Now the tech was asking Revv, "Hello? How's that conversation with yourself going?"

"Okay for me. Not so good for the snake."

The tech shook his head. "You're really going to let your pet die?"

"What can I say: I'm coldblooded," Revv said, laughing and howling. "Bowie would have loved that one. He had a superior sense of humor."

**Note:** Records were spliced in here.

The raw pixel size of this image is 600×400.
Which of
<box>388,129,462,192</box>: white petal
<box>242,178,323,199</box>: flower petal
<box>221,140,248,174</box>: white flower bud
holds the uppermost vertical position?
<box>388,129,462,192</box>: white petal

But what was this, what kind of stupefying dune of defamation swelled up in him right then? Why was Revv, who had proved immune to guilt and responsibility and liability suddenly feeling like he was doing something wrong? He did tons of things wrong. Hell, he liked doing things wrong, found a contorted pride in flubs and blunders and contusions. Liked to look at the scars on his body and remember all the things he'd done to earn them, fistfights, face plants, mild scrapes with neighborhood kids, etc. But this… letting Bowie die was something (apparently) that he considered wrong. Some secret code of conduct he wasn't aware of, stashed deep in his subconscious, solitary confinement. He thought of a night at Damascus last month: one of the regulars, Karla, sometimes carried a tiny dog in her purse that was no bigger than a burrito. People liked to pet him, feed him peanuts off the bar. He was sort of the joint's unofficial mascot. But on that night, Karla started screaming out of nowhere and people crowded around her and Karla cried and more people crowded and she was yelling and she was holding the tiny dog in her hands, limp and lifeless. It had suffocated in her purse and she hadn't noticed. They all stood gawking at the dead thing. Revv didn't need any help thinking the world was a heartless fiend, so why were all these examples of that clabbered truth circling around him like buzzards?

The detail that bothered him the most was when Karla, still holding the lifeless thing, kept saying, "What am I supposed to do with it? Where does it go? Where does it belong now?"

It was Revv who took it from her. Brought the innocent thing into the office and wrapped it in a bar towel. He asked Karla if she wanted its body, but she said, "Jesus, there's just no way." So he took the wrapped dog out back and put it in the dumpster. Tried to summon some poetic words but could only come up with this brusque eulogy: "I'm sure you didn't deserve to go out like this, pooch. Sorry you got such a poor shake." Then he gave the dog a solemn nod and patted the side of the dumpster.

He'd judged Karla that night, judged her alcoholic tunnel vision, judged her as inept and selfish. He couldn't do something so similar to Bowie. There wouldn't be any honor in this brand of apathy. No, walking away and letting his snake die was the sort of wrongness that didn't jibe with him.

He had to do the right thing.

Begrudgingly, of course.

"Joking, dude," Revv said to the vet tech. "I'm joking. Obviously, I'll shell out the bones to save my Bowie Constrictor. Jeez, give me some credit. I mean, he is my pet after all."

"You sounded pretty serious."

"Just playing."

"Glad to hear it."

"Me, too… I guess," said Revv through gritted teeth.